Jam 8 malam saat kami keluar mencari makan, suasana Maumere sudah sunyi senyap. Mau jalan di tengah jalan raya juga aman karena nggak ada kendaraan yang melintas. Warung yang buka juga cuma warung Padang dan baso Solo (heran dua makanan ini eksis banget di Flores). Sampai akhirnya pas lagi jalan, ketemu bapak-bapak penjual nasi jinggo di emperan toko yang sudah tutup. Pas ngobrol-ngobrol ternyata beliau asli dari Bali dan baru aja pindah ke Maumere untuk mengadu nasib dengan berdagang makanan khas Bali. Trenyuh banget karena saat itu dia berjualan berdua dengan anaknya yang masih kecil dan cantik sekali. Jalanan sepi dan jarang orang yang lewat, saya jadi bertanya-tanya siapa yang beli dagangannya ya. Beliau sempat curhat kalau orang Flores lebih memilih nasi Padang karena kuantitasnya yang banyak, memang sih porsi makan orang Flores memang luar biasa banyaknya. Dan yang membeli dagangannya paling hanya pendatang dari luar Flores. Percakapan sederhana begini yang sering membuat saya tertampar dan menuntut saya untuk terus bersyukur. Nasi jinggonya sederhana tapi enak. Harganya cuma 5 ribu rupiah.

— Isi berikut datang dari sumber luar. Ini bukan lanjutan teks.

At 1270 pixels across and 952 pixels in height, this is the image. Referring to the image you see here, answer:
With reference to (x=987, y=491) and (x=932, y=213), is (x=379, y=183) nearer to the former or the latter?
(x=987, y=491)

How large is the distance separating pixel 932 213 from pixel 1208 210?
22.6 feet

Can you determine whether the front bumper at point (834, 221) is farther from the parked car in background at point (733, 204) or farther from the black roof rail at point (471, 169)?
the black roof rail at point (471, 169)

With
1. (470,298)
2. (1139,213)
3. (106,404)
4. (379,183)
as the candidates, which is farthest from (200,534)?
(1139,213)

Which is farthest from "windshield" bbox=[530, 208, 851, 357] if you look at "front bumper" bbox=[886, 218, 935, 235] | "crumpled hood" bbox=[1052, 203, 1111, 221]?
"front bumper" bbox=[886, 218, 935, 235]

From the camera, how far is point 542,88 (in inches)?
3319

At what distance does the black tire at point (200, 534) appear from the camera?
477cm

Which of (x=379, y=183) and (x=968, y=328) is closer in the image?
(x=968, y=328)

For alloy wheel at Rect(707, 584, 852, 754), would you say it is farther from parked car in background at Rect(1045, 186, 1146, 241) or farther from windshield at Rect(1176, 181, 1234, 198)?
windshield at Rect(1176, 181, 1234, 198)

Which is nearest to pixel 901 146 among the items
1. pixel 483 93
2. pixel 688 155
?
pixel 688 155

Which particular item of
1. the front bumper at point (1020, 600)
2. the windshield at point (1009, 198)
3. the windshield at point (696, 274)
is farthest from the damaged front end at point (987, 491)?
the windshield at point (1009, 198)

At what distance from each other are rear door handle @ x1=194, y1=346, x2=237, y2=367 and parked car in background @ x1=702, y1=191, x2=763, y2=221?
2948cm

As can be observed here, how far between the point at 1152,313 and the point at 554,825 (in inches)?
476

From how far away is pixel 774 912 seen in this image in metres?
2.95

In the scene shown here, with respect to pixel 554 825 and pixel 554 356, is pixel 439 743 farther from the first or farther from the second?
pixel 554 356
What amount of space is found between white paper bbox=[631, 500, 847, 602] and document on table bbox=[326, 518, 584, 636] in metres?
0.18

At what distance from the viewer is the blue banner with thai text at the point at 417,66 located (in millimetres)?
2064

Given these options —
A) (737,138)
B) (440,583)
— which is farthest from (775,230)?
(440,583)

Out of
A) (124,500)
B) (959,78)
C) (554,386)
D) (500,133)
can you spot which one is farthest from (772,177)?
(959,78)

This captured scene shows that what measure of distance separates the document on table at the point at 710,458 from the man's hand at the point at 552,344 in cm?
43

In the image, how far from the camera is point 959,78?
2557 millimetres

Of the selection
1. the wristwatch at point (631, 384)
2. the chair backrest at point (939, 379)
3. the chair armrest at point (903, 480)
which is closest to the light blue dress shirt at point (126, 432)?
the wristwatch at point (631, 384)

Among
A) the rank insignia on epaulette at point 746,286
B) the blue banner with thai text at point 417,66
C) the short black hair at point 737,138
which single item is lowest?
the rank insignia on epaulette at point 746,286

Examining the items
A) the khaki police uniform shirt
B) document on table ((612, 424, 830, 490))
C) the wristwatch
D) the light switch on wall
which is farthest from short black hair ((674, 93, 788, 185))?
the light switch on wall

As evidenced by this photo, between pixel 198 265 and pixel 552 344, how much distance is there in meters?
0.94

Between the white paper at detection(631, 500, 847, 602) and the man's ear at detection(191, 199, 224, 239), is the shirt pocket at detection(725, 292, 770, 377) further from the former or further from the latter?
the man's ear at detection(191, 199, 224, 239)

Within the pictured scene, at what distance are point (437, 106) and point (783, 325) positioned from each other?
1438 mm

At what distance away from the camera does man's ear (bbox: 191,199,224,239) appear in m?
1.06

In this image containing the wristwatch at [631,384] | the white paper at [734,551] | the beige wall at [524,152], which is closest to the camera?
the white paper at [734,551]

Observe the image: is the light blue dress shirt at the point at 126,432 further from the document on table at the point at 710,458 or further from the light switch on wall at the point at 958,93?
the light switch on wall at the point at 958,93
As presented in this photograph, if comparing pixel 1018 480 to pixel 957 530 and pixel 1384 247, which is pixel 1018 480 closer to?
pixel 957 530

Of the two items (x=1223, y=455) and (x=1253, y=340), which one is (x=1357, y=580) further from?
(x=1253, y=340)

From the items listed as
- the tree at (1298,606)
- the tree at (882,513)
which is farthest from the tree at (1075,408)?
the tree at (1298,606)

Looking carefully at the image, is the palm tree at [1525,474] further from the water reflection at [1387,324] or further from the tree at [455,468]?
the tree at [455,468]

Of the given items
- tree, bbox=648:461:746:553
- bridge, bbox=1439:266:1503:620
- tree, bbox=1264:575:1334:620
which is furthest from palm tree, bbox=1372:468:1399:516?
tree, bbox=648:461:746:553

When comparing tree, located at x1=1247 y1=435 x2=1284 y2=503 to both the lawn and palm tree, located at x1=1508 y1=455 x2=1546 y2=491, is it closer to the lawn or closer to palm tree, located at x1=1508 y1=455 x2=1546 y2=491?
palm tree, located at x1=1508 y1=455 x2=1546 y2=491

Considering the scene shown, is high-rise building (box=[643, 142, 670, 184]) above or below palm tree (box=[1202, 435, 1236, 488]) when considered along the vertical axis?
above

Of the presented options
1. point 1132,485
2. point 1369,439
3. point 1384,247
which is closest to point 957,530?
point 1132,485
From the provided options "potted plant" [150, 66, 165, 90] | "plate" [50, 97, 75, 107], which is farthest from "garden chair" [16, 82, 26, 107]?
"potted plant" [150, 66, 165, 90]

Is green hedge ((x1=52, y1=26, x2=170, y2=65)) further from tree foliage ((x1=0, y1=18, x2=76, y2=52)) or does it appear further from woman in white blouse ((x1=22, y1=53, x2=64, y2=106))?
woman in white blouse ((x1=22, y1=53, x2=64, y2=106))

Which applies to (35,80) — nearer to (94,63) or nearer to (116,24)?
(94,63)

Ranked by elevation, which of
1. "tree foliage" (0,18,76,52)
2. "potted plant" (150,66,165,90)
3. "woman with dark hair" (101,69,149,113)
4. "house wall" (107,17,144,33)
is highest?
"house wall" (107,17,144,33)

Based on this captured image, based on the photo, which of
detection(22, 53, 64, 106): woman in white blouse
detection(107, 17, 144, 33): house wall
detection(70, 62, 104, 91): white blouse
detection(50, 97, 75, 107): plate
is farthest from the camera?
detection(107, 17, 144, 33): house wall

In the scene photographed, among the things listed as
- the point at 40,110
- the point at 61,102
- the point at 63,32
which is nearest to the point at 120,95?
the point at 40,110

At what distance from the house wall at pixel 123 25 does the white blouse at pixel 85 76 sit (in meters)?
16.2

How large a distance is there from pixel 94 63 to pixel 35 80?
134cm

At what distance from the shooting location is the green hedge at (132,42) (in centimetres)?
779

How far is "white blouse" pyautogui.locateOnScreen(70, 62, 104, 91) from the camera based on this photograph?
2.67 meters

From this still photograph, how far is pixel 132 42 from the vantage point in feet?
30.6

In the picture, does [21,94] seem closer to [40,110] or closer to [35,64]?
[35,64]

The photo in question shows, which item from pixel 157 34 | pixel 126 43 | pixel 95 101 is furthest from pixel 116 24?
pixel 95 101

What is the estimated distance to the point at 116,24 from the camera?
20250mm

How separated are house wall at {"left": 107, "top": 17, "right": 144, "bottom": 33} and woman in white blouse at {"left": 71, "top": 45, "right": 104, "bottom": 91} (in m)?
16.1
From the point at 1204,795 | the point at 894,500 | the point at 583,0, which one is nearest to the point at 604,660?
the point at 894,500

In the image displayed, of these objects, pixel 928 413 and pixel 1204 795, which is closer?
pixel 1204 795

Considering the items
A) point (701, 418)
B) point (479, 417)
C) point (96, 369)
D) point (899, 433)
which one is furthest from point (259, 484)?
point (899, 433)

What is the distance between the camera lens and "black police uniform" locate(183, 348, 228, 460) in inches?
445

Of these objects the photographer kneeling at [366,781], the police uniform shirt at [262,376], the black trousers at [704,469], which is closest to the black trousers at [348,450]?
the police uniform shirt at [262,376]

Berangkat ke bandara dari Hotel Ben Goan

Hari Senin pun tiba. Dengan perasaan deg-degan dan harap-harap cemas, kami berangkat ke Bandara. Di sini kami berpisah menjadi dua rombongan. Saya, Via, Rina, dan pasangan bulan madu naik pesawat jurusan Maumere - Kupang, sementara Luqman, Danik, dan Quina naik pesawat Maumere-Bali. Pesawat ke Kupang berangkat lebih dulu. Dari check-in sampai ke waiting room, setiap ada pengumuman rasanya langsung jantungan takut di-cancel lagi. Dan pada akhirnya saat ada pengumuman boarding, rasanyaaaa lega gak terkira. Pulaaaaaaaaaangg!


Boarding!!!


Sebelum mendarat di Kupang

Pesawat transit di Waingapu lalu berhenti di Kupang. Di Kupang kami punya waktu yang lumayan lama sambil menunggu penerbangan ke Jakarta. Jadi sempat jalan-jalan sebentar ke pantai, meskipun udah bosen liat laut pas sailing trip 3 hari. Karena Kupang ini ibukota NTT, jadi kotanya lumayan besar dan ramai. Wah, senang banget rasanya liat keramaian kota.




Bandara El Tari, Kupang


Pantai Lasiana


Supir mobil rental, saya, Rina, Via, Lulu, dan Riza


Makan buah lontar sama es kelapa muda di pinggir pantai. Yang hitam itu buah lontar


Buah Lontar, rasanya kayak kelapa muda


Pabrik pembuat gula lontar tradisional


Mampir dulu jajan oleh-oleh

Kembali ke bandara, check-in, masuk waiting room. Ada pengumuman delay, agak deg-degan, dan akhirnya boarding ke Jakartaaa. Pulaaaang!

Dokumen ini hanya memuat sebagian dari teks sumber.